### What this task involves
Within the data below, copy each line where the string "https" is found.

### Input

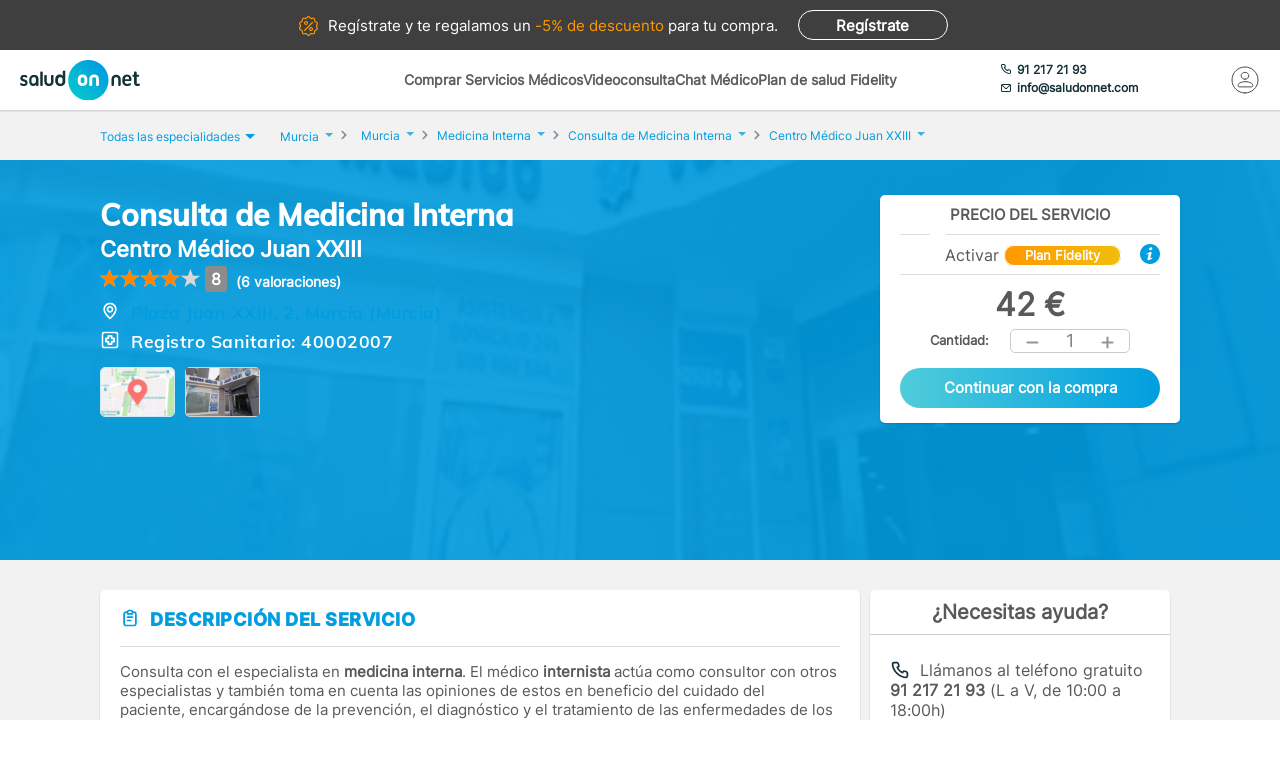

--- FILE ---
content_type: image/svg+xml
request_url: https://www.saludonnet.com/Content/img/svg/icon-cog-blue.svg
body_size: 4215
content:
<svg width="24" height="24" viewBox="0 0 24 24" fill="none" xmlns="http://www.w3.org/2000/svg">
<path d="M21.32 9.55L19.43 8.92L20.32 7.14C20.4102 6.95369 20.4404 6.74397 20.4064 6.53978C20.3723 6.33558 20.2758 6.14699 20.13 6L18 3.87C17.8522 3.72209 17.6618 3.62421 17.4555 3.59013C17.2493 3.55605 17.0375 3.58748 16.85 3.68L15.07 4.57L14.44 2.68C14.3735 2.483 14.2472 2.31163 14.0787 2.18975C13.9102 2.06787 13.7079 2.00155 13.5 2H10.5C10.2904 1.99946 10.0858 2.06482 9.91537 2.18685C9.7449 2.30887 9.61709 2.48138 9.55 2.68L8.92 4.57L7.14 3.68C6.95369 3.58978 6.74397 3.55961 6.53978 3.59364C6.33558 3.62767 6.14699 3.72423 6 3.87L3.87 6C3.72209 6.14777 3.62421 6.33818 3.59013 6.54446C3.55605 6.75074 3.58748 6.96251 3.68 7.15L4.57 8.93L2.68 9.56C2.483 9.62654 2.31163 9.75283 2.18975 9.92131C2.06787 10.0898 2.00155 10.2921 2 10.5V13.5C1.99946 13.7096 2.06482 13.9142 2.18685 14.0846C2.30887 14.2551 2.48138 14.3829 2.68 14.45L4.57 15.08L3.68 16.86C3.58978 17.0463 3.55961 17.256 3.59364 17.4602C3.62767 17.6644 3.72423 17.853 3.87 18L6 20.13C6.14777 20.2779 6.33818 20.3758 6.54446 20.4099C6.75074 20.444 6.96251 20.4125 7.15 20.32L8.93 19.43L9.56 21.32C9.62709 21.5186 9.7549 21.6911 9.92537 21.8132C10.0958 21.9352 10.3004 22.0005 10.51 22H13.51C13.7196 22.0005 13.9242 21.9352 14.0946 21.8132C14.2651 21.6911 14.3929 21.5186 14.46 21.32L15.09 19.43L16.87 20.32C17.0551 20.4079 17.2628 20.4369 17.4649 20.4029C17.667 20.3689 17.8538 20.2737 18 20.13L20.13 18C20.2779 17.8522 20.3758 17.6618 20.4099 17.4555C20.444 17.2493 20.4125 17.0375 20.32 16.85L19.43 15.07L21.32 14.44C21.517 14.3735 21.6884 14.2472 21.8103 14.0787C21.9321 13.9102 21.9985 13.7079 22 13.5V10.5C22.0005 10.2904 21.9352 10.0858 21.8132 9.91537C21.6911 9.7449 21.5186 9.61709 21.32 9.55V9.55ZM20 12.78L18.8 13.18C18.5241 13.2695 18.2709 13.418 18.0581 13.6151C17.8452 13.8122 17.6778 14.0533 17.5675 14.3216C17.4571 14.5899 17.4064 14.879 17.419 15.1688C17.4315 15.4586 17.5069 15.7422 17.64 16L18.21 17.14L17.11 18.24L16 17.64C15.7436 17.5122 15.4627 17.4411 15.1763 17.4313C14.89 17.4215 14.6049 17.4734 14.3403 17.5834C14.0758 17.6934 13.8379 17.8589 13.6429 18.0688C13.4479 18.2787 13.3003 18.5281 13.21 18.8L12.81 20H11.22L10.82 18.8C10.7305 18.5241 10.582 18.2709 10.3849 18.0581C10.1878 17.8452 9.94671 17.6778 9.67842 17.5675C9.41014 17.4571 9.12105 17.4064 8.83123 17.419C8.5414 17.4315 8.25777 17.5069 8 17.64L6.86 18.21L5.76 17.11L6.36 16C6.4931 15.7422 6.56852 15.4586 6.58105 15.1688C6.59357 14.879 6.5429 14.5899 6.43254 14.3216C6.32218 14.0533 6.15478 13.8122 5.94195 13.6151C5.72912 13.418 5.47595 13.2695 5.2 13.18L4 12.78V11.22L5.2 10.82C5.47595 10.7305 5.72912 10.582 5.94195 10.3849C6.15478 10.1878 6.32218 9.94671 6.43254 9.67842C6.5429 9.41014 6.59357 9.12105 6.58105 8.83123C6.56852 8.5414 6.4931 8.25777 6.36 8L5.79 6.89L6.89 5.79L8 6.36C8.25777 6.4931 8.5414 6.56852 8.83123 6.58105C9.12105 6.59357 9.41014 6.5429 9.67842 6.43254C9.94671 6.32218 10.1878 6.15478 10.3849 5.94195C10.582 5.72912 10.7305 5.47595 10.82 5.2L11.22 4H12.78L13.18 5.2C13.2695 5.47595 13.418 5.72912 13.6151 5.94195C13.8122 6.15478 14.0533 6.32218 14.3216 6.43254C14.5899 6.5429 14.879 6.59357 15.1688 6.58105C15.4586 6.56852 15.7422 6.4931 16 6.36L17.14 5.79L18.24 6.89L17.64 8C17.5122 8.25645 17.4411 8.53735 17.4313 8.82369C17.4215 9.11003 17.4734 9.39513 17.5834 9.65969C17.6934 9.92424 17.8589 10.1621 18.0688 10.3571C18.2787 10.5521 18.5281 10.6997 18.8 10.79L20 11.19V12.78ZM12 8C11.2089 8 10.4355 8.2346 9.77772 8.67413C9.11993 9.11365 8.60724 9.73836 8.30448 10.4693C8.00173 11.2002 7.92252 12.0044 8.07686 12.7804C8.2312 13.5563 8.61217 14.269 9.17158 14.8284C9.73099 15.3878 10.4437 15.7688 11.2196 15.9231C11.9956 16.0775 12.7998 15.9983 13.5307 15.6955C14.2616 15.3928 14.8864 14.8801 15.3259 14.2223C15.7654 13.5645 16 12.7911 16 12C16 10.9391 15.5786 9.92172 14.8284 9.17158C14.0783 8.42143 13.0609 8 12 8V8ZM12 14C11.6044 14 11.2178 13.8827 10.8889 13.6629C10.56 13.4432 10.3036 13.1308 10.1522 12.7654C10.0009 12.3999 9.96126 11.9978 10.0384 11.6098C10.1156 11.2219 10.3061 10.8655 10.5858 10.5858C10.8655 10.3061 11.2219 10.1156 11.6098 10.0384C11.9978 9.96126 12.3999 10.0009 12.7654 10.1522C13.1308 10.3036 13.4432 10.56 13.6629 10.8889C13.8827 11.2178 14 11.6044 14 12C14 12.5304 13.7893 13.0391 13.4142 13.4142C13.0391 13.7893 12.5304 14 12 14Z" fill="#009EE0"/>
</svg>


--- FILE ---
content_type: image/svg+xml
request_url: https://www.saludonnet.com/Content/img/svg/icn-three-rounded.svg
body_size: 987
content:
<svg width="55" height="55" viewBox="0 0 55 55" fill="none" xmlns="http://www.w3.org/2000/svg">
<ellipse cx="27.2829" cy="27.5" rx="27.2829" ry="27.5" fill="#EEEEEE"/>
<g clip-path="url(#clip0_90_1002)">
<path d="M18 16.75C18 15.7129 18.8193 14.875 19.8333 14.875H33.5833C34.3396 14.875 35.0156 15.3496 35.2906 16.0703C35.5656 16.791 35.3766 17.6113 34.8208 18.1328L27.2984 25.1875H28.5417C32.8443 25.1875 36.3333 28.7559 36.3333 33.1562C36.3333 37.5566 32.8443 41.125 28.5417 41.125H24.0385C21.6094 41.125 19.3865 39.7188 18.3036 37.498L18.1948 37.2754C17.7422 36.3496 18.1089 35.2246 19.0141 34.7617C19.9193 34.2988 21.0193 34.6738 21.4719 35.5996L21.5807 35.8223C22.0448 36.7773 23.0016 37.375 24.0385 37.375H28.5417C30.8219 37.375 32.6667 35.4883 32.6667 33.1562C32.6667 30.8242 30.8219 28.9375 28.5417 28.9375H22.5833C21.8271 28.9375 21.151 28.4629 20.876 27.7422C20.601 27.0215 20.7901 26.2012 21.3458 25.6797L28.8682 18.625H19.8333C18.8193 18.625 18 17.7871 18 16.75Z" fill="#45C5D7"/>
</g>
<defs>
<clipPath id="clip0_90_1002">
<rect width="18.3333" height="30" fill="white" transform="translate(18 13)"/>
</clipPath>
</defs>
</svg>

### Written answer
request_url: https://www.saludonnet.com/Content/img/svg/icon-cog-blue.svg
request_url: https://www.saludonnet.com/Content/img/svg/icn-three-rounded.svg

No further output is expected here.